*Task goal*:
Copy out the part of the entries that opens with the line containing "What amount of" and runs through the end of the entries, keeping both ends. Leave the pictures out of your answer.

*Material for this task*:
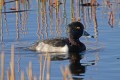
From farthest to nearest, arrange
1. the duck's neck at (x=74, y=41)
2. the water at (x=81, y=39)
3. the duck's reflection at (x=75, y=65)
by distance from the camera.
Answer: the duck's neck at (x=74, y=41)
the water at (x=81, y=39)
the duck's reflection at (x=75, y=65)

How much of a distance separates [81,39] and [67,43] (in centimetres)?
129

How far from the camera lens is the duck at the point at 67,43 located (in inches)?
627

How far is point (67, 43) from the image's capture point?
54.1ft

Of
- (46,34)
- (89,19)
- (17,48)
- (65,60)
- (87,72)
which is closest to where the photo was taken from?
(87,72)

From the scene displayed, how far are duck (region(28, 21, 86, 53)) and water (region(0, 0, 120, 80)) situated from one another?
0.26 m

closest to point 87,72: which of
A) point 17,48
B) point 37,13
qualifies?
point 17,48

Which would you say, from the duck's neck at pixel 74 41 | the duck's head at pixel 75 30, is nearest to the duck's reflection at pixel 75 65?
the duck's neck at pixel 74 41

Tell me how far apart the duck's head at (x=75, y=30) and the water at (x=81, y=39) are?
1.02 feet

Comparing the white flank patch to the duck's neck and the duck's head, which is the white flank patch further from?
the duck's head

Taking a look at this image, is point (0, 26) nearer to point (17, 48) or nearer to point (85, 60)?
point (17, 48)

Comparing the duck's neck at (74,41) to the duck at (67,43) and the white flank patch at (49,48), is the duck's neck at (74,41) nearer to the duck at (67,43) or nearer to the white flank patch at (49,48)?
the duck at (67,43)

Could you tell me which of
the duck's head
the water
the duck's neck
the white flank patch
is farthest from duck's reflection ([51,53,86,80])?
the duck's head

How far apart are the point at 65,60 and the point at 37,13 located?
15.5 feet

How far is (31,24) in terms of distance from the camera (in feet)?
57.4
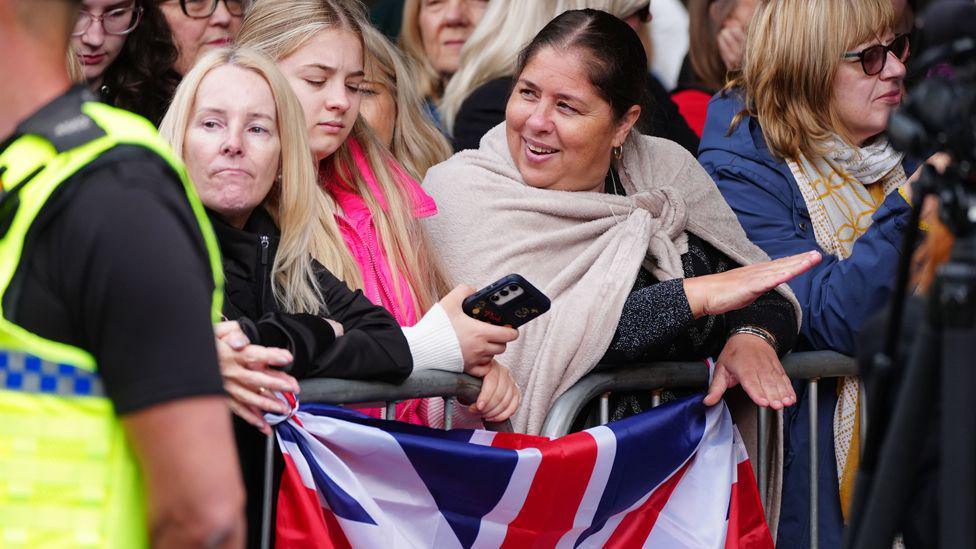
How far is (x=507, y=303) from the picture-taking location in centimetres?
329

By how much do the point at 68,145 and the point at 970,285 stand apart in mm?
1182

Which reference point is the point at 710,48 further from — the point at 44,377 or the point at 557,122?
the point at 44,377

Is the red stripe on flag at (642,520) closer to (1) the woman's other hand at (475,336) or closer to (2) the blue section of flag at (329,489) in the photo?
(1) the woman's other hand at (475,336)

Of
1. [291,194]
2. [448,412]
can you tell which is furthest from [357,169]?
[448,412]

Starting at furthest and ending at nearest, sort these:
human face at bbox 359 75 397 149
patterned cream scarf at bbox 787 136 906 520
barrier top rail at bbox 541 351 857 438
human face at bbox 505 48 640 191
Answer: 1. human face at bbox 359 75 397 149
2. patterned cream scarf at bbox 787 136 906 520
3. human face at bbox 505 48 640 191
4. barrier top rail at bbox 541 351 857 438

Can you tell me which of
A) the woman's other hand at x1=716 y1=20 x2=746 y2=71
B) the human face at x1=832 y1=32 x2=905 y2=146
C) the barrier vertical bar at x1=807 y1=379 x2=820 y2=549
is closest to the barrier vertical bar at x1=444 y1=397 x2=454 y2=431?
the barrier vertical bar at x1=807 y1=379 x2=820 y2=549

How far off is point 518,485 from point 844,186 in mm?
1627

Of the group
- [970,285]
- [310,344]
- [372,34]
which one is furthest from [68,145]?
[372,34]

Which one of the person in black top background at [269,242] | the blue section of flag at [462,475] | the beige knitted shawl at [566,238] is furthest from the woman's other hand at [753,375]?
the blue section of flag at [462,475]

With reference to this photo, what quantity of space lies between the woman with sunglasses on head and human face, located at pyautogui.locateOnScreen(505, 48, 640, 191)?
1.68 feet

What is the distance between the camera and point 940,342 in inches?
73.6

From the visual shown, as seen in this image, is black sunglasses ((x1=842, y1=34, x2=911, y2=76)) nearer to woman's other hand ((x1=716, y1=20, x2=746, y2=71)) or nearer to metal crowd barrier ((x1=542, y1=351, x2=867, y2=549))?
metal crowd barrier ((x1=542, y1=351, x2=867, y2=549))

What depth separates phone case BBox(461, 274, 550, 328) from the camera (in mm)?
3244

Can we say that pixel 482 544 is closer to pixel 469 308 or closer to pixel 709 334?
pixel 469 308
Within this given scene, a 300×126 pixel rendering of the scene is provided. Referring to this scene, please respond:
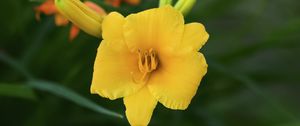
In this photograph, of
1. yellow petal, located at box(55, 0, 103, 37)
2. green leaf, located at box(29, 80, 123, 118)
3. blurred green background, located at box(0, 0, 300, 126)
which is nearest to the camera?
yellow petal, located at box(55, 0, 103, 37)

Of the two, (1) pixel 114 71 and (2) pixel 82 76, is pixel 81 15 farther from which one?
(2) pixel 82 76

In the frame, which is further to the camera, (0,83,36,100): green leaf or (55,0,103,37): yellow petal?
(0,83,36,100): green leaf

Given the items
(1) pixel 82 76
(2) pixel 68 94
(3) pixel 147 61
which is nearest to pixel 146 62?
(3) pixel 147 61

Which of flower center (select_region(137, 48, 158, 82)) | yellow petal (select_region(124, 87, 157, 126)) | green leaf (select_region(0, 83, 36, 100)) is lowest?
green leaf (select_region(0, 83, 36, 100))

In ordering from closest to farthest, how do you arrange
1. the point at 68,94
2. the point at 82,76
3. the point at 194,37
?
the point at 194,37 → the point at 68,94 → the point at 82,76

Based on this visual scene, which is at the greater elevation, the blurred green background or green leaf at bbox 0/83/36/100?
green leaf at bbox 0/83/36/100

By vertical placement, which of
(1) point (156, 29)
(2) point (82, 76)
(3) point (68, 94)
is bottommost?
(2) point (82, 76)

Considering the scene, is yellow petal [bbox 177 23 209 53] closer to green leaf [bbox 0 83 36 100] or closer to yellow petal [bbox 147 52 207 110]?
yellow petal [bbox 147 52 207 110]

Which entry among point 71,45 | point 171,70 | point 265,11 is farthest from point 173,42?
point 265,11

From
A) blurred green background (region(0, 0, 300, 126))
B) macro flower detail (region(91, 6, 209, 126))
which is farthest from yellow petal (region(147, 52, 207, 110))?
blurred green background (region(0, 0, 300, 126))
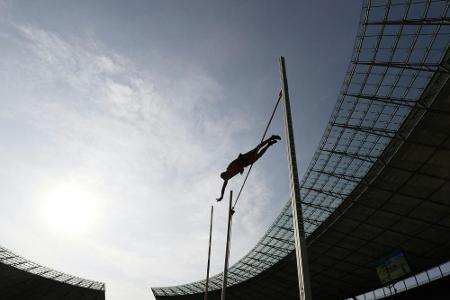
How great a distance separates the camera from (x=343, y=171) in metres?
27.2

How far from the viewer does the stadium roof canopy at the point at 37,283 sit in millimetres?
46278

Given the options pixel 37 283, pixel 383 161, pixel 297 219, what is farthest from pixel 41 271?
pixel 297 219

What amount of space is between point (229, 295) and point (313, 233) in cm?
2672

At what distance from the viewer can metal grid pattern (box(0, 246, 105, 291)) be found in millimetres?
45022

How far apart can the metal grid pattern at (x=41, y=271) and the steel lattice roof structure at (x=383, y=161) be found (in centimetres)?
3387

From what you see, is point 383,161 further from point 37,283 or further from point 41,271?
point 37,283

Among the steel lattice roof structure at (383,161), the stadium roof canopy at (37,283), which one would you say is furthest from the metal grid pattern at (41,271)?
the steel lattice roof structure at (383,161)

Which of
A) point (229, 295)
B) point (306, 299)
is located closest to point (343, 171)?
point (306, 299)

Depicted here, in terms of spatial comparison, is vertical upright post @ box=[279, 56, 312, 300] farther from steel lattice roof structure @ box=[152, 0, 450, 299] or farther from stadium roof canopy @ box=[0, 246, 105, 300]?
stadium roof canopy @ box=[0, 246, 105, 300]

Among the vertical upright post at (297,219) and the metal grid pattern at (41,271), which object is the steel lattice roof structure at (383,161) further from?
the metal grid pattern at (41,271)

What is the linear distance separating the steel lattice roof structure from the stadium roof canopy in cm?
3412

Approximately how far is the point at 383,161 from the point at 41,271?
5145cm

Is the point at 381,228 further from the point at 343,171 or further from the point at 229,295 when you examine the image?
the point at 229,295

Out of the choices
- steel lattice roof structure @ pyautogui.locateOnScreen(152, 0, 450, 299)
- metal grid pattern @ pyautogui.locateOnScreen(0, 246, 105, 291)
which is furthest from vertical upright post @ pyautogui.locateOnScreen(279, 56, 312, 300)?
metal grid pattern @ pyautogui.locateOnScreen(0, 246, 105, 291)
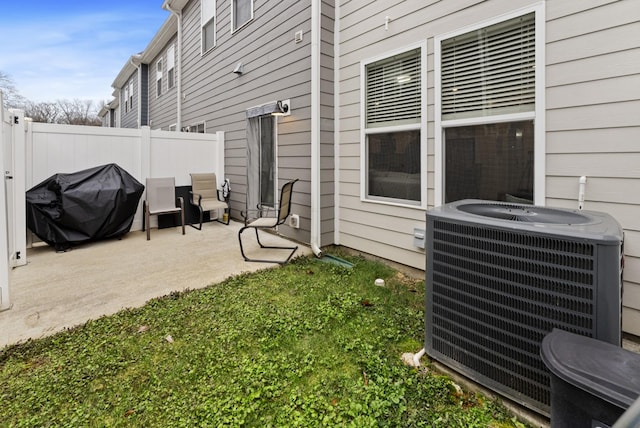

*Full solution*:
What amount of space is between point (229, 295) and point (313, 233) in cm?
2672

At what distance from the viewer can metal grid pattern (box(0, 246, 105, 291)) be found in millimetres?
45022

How far apart can the metal grid pattern at (x=41, y=271) and the steel lattice roof structure at (x=383, y=161) be found (in centimetres)?
3387

From what you see, is point 383,161 further from point 37,283 or further from point 41,271?
point 37,283

Among the steel lattice roof structure at (383,161), the stadium roof canopy at (37,283), which one would you say is furthest from the metal grid pattern at (41,271)?
the steel lattice roof structure at (383,161)

Which of
A) point (229, 295)
B) point (306, 299)
is located closest to point (343, 171)?
point (306, 299)

Depicted here, in terms of spatial comparison, is vertical upright post @ box=[279, 56, 312, 300] farther from steel lattice roof structure @ box=[152, 0, 450, 299] or farther from stadium roof canopy @ box=[0, 246, 105, 300]?
stadium roof canopy @ box=[0, 246, 105, 300]

Among the vertical upright post at (297,219) and the metal grid pattern at (41,271), which object is the steel lattice roof structure at (383,161) further from?
the metal grid pattern at (41,271)

What is the linear distance separating the steel lattice roof structure from the stadium roof canopy in cm?
3412

Approximately how far is the point at 383,161 from the point at 41,271?
5145cm

Is the point at 381,228 further from the point at 343,171 or further from the point at 229,295 when you examine the image?
the point at 229,295

Out of the choices
- steel lattice roof structure @ pyautogui.locateOnScreen(152, 0, 450, 299)
- metal grid pattern @ pyautogui.locateOnScreen(0, 246, 105, 291)
which is furthest from vertical upright post @ pyautogui.locateOnScreen(279, 56, 312, 300)?
metal grid pattern @ pyautogui.locateOnScreen(0, 246, 105, 291)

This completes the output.